Anders planen und bauen

Nicht nur für eine sachgerechte Überflutungsvorsorge, sondern auch für die Vorsorge gegen Trockenheit und Dürre ist der Aus- und Neubau von Wasserspeichern notwendig. Ebenso sind abflussbremsende, wasserrückhaltende und versickerungsfördernde Maßnahmen erforderlich. Die Finanzierung dafür ist zu sichern, zum Beispiel auch aus dem Aktionsprogramm Natürlicher Klimaschutz.

Wasserwiederverwendung muss als Instrument nicht nur in Krisenzeiten flächendeckend zur Verfügung stehen. Aufbereitetes Wasser kann und muss sowohl in der Landwirtschaft als auch in Parks sowie Grünanlagen zur Bewässerung eingesetzt werden.

Ein äußerst wichtiger Schritt hierfür ist die EU-Verordnung zur Wasserwiederverwendung. Sie wurde im Sommer 2020 verabschiedet und tritt am 26. Juni 2023 in allen Mitgliedstaaten unmittelbar in Kraft.

Die Verordnung schreibt die Nutzung von aufbereitetem Abwasser in der Landwirtschaft zur Bewässerung vor. Zudem legt sie die Mindestanforderungen an Wasserqualität und Überwachung bei der Nutzung von speziell aufbereitetem und hygienisiertem Abwasser zur Bewässerung in der Landwirtschaft fest. Je nach Anbaukultur unterscheiden sich dabei die von der EU gesetzten Mindestanforderungen.

Die DWA begrüßt diesen Schritt, der die Wasserknappheit in EU-Staaten verringern soll. Allerdings ist die aktuelle Beschränkung auf die Landwirtschaft nicht zielführend: Die Wasserwiederverwendung muss auch in Parks und Grünanlagen festes Instrument sein. Die hygienischen Belange sind sowohl bei der landwirtschaftlichen Bewässerung als auch in Grünanlagen und Parks entsprechend der Vorgaben der Weltgesundheitsorganisation WHO sicherzustellen.

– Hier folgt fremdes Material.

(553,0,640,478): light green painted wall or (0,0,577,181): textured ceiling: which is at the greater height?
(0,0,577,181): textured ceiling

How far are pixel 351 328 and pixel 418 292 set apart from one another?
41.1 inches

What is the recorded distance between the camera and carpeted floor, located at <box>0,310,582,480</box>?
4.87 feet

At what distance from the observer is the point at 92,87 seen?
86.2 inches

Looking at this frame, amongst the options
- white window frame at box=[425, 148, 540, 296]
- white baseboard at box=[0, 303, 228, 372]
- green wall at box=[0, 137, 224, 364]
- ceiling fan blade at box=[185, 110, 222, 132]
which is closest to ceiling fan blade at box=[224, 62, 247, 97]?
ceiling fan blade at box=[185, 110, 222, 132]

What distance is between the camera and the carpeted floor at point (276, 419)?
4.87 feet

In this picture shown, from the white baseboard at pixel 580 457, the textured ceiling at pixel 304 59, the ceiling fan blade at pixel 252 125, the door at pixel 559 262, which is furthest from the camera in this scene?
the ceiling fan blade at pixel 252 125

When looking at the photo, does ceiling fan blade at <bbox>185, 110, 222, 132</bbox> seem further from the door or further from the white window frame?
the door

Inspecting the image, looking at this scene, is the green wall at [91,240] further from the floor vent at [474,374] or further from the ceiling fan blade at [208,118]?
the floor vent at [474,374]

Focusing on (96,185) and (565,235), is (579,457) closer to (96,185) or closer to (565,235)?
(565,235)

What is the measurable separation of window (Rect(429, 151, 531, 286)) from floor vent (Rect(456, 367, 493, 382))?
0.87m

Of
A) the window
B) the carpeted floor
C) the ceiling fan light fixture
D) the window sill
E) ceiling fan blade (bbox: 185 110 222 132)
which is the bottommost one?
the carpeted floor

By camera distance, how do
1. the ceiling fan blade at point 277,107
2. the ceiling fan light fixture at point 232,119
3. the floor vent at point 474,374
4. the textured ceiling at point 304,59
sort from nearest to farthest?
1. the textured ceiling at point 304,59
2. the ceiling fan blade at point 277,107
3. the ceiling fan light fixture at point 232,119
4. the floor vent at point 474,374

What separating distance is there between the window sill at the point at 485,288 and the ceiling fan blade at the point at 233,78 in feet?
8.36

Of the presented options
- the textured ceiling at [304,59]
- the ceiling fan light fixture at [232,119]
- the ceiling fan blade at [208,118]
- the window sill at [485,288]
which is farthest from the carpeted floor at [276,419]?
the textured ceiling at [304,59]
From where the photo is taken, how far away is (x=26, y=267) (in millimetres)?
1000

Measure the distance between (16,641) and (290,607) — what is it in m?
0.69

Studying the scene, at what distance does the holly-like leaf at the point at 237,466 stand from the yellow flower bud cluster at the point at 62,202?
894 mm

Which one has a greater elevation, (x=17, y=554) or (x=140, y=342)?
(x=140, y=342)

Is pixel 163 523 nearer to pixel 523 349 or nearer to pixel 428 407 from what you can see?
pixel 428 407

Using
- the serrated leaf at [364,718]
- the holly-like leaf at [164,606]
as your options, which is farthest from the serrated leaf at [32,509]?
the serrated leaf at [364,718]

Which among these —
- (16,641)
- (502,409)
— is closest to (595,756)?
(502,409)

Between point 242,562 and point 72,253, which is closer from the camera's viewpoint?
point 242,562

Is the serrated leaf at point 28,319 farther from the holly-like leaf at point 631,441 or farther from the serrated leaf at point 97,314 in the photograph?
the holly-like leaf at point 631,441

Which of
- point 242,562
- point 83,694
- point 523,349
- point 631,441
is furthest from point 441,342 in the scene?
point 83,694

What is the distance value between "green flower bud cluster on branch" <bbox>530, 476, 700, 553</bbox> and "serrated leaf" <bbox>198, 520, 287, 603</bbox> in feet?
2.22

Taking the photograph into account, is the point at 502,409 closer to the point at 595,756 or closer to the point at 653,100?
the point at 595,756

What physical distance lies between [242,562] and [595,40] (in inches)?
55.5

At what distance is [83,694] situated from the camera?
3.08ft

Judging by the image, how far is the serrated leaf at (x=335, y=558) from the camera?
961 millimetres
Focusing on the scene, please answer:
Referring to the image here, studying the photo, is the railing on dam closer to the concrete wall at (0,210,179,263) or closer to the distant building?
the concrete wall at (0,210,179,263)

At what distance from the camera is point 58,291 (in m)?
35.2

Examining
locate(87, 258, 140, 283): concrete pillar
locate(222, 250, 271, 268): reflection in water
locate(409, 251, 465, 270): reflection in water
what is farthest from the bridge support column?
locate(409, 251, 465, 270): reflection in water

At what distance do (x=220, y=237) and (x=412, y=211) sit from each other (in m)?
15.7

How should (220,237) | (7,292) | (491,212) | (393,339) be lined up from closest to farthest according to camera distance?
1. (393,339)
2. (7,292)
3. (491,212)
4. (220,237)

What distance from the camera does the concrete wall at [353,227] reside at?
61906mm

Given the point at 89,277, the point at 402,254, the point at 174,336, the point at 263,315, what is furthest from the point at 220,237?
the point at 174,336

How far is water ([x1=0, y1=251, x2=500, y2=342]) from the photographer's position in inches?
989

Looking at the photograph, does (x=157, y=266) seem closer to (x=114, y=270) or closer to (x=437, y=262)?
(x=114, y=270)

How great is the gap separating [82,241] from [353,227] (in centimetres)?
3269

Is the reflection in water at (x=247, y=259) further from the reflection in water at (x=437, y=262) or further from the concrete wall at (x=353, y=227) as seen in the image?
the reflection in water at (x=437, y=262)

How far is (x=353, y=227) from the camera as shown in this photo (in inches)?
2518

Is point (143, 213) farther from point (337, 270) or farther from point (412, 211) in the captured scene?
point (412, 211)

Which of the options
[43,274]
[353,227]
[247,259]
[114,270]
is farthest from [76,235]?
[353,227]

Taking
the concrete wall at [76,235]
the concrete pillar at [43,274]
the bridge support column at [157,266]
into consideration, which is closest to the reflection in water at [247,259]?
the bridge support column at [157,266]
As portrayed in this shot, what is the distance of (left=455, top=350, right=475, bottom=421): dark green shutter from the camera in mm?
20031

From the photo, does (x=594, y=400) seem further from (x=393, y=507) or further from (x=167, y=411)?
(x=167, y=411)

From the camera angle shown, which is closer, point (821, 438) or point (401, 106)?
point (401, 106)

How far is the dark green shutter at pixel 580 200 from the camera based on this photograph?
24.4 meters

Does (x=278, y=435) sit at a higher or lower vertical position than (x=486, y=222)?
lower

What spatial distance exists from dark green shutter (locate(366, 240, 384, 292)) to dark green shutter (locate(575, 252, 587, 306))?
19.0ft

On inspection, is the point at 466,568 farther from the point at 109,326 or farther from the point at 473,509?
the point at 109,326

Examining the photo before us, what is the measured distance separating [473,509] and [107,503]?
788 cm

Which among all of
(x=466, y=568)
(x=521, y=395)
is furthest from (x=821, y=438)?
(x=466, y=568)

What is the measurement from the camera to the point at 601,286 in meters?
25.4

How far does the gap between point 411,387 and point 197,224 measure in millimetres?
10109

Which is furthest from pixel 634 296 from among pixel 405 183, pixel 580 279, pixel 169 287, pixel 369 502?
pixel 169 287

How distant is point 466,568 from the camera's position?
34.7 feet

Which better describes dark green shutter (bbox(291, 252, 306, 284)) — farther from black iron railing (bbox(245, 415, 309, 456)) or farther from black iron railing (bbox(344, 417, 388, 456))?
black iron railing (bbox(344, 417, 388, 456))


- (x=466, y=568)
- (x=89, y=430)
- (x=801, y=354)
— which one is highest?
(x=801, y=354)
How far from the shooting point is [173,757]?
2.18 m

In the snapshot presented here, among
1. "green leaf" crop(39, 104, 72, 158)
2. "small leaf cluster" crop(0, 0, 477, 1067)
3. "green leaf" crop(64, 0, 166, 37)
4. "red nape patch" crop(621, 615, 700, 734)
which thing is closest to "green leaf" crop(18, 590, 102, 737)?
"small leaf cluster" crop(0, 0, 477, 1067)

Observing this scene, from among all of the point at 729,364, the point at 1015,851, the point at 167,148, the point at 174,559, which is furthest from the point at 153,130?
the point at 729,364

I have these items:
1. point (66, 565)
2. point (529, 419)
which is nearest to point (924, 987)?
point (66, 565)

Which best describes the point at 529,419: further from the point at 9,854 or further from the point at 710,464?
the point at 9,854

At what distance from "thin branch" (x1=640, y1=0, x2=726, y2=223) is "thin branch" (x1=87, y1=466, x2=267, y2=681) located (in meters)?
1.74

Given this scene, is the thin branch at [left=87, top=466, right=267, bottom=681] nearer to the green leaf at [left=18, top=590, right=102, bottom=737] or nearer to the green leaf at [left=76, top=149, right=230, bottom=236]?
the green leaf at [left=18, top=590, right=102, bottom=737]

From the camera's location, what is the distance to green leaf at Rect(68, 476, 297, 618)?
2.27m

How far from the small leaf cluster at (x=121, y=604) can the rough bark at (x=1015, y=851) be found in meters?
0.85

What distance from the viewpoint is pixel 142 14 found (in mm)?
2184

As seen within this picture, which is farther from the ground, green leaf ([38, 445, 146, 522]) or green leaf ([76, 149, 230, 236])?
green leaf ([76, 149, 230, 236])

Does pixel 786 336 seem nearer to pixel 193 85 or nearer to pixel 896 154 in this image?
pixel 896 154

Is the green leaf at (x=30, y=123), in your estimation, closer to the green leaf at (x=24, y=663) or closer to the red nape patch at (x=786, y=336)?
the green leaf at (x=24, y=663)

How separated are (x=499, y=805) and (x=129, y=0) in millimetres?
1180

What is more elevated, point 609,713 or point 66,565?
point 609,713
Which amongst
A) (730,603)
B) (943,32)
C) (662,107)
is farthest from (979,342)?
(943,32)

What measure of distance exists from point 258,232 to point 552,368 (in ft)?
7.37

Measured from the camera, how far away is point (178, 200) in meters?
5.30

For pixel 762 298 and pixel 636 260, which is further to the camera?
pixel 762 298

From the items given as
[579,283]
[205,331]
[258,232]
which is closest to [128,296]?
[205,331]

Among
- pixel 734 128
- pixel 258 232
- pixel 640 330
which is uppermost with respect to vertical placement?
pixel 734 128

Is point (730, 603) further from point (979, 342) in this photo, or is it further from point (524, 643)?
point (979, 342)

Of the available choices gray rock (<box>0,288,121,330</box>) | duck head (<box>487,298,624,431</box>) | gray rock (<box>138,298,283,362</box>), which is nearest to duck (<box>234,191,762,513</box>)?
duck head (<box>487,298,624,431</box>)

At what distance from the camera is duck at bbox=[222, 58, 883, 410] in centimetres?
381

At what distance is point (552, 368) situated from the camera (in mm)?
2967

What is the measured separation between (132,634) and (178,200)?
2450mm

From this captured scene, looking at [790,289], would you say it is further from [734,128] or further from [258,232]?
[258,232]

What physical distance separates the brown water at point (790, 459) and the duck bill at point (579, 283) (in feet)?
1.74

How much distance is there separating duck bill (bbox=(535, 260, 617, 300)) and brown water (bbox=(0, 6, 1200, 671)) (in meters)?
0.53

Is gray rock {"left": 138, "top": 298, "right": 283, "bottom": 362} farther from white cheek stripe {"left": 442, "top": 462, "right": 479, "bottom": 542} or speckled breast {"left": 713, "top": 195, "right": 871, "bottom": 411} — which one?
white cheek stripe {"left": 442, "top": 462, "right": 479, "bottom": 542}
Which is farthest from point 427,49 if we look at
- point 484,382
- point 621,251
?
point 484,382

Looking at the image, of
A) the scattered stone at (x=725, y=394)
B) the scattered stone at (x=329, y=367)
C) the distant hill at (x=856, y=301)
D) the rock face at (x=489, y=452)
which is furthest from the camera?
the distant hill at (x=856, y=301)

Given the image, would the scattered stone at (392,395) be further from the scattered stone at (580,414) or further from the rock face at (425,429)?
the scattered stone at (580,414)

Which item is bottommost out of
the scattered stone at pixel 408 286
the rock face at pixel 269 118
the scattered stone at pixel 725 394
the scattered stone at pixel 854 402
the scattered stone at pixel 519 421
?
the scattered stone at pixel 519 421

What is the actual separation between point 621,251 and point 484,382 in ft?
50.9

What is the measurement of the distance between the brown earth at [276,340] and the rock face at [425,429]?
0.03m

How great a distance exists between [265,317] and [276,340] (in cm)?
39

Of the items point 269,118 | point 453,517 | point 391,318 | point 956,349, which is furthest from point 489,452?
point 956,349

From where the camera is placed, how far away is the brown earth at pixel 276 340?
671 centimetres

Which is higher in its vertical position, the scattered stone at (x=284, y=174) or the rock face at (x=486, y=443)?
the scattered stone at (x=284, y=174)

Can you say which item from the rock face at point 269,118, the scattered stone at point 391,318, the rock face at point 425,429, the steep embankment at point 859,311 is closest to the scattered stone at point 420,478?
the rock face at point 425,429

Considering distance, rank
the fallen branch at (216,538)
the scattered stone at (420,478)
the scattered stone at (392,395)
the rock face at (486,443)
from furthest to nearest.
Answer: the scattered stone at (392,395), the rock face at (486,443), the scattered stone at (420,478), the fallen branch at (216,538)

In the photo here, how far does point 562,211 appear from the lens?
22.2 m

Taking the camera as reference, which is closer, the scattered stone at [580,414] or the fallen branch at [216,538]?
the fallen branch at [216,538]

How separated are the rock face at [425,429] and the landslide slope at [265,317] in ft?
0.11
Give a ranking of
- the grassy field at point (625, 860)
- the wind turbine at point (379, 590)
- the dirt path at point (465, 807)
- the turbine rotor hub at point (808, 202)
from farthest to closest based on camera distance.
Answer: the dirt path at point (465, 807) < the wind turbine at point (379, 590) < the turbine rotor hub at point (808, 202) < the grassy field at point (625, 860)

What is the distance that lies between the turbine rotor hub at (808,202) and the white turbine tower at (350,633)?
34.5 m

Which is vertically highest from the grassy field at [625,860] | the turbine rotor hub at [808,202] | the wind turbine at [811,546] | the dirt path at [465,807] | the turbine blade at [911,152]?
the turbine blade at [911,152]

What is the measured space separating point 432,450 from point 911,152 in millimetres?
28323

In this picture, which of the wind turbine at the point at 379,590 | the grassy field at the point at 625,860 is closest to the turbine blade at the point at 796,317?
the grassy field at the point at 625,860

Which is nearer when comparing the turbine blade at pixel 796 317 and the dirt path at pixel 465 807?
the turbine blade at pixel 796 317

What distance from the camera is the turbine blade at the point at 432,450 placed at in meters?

Wer steht oben auf der Wasser-Liste?

Auch bei optimaler Vorsorge kann aber nicht eine jederzeit sichere und ausreichende Wasserversorgung für alle Nutzergruppen gewährleistet werden. Notwendig ist daher eine konkret definierte Priorisierung der verschiedenen Wassernutzungen.

Die Versorgung der Menschen mit Trinkwasser und Wasser für die persönliche Hygiene genießt dabei selbstverständlich höchste Priorität. Alle anderen Nutzungen wie Land- und Forstwirtschaft, Energie, Verkehr und Industrie, aber auch die Mindestwasserführung für ökologisch intakte Gewässer müssen anschließend gleichrangig geregelt werden.

Uli Paetzel

Der Autor

Professor Uli Paetzel ist Präsident der DWA Deutsche Vereinigung für Wasserwirtschaft, Abwasser und Abfall sowie Vorstandsvorsitzender von Emschergenossenschaft und Lippeverband.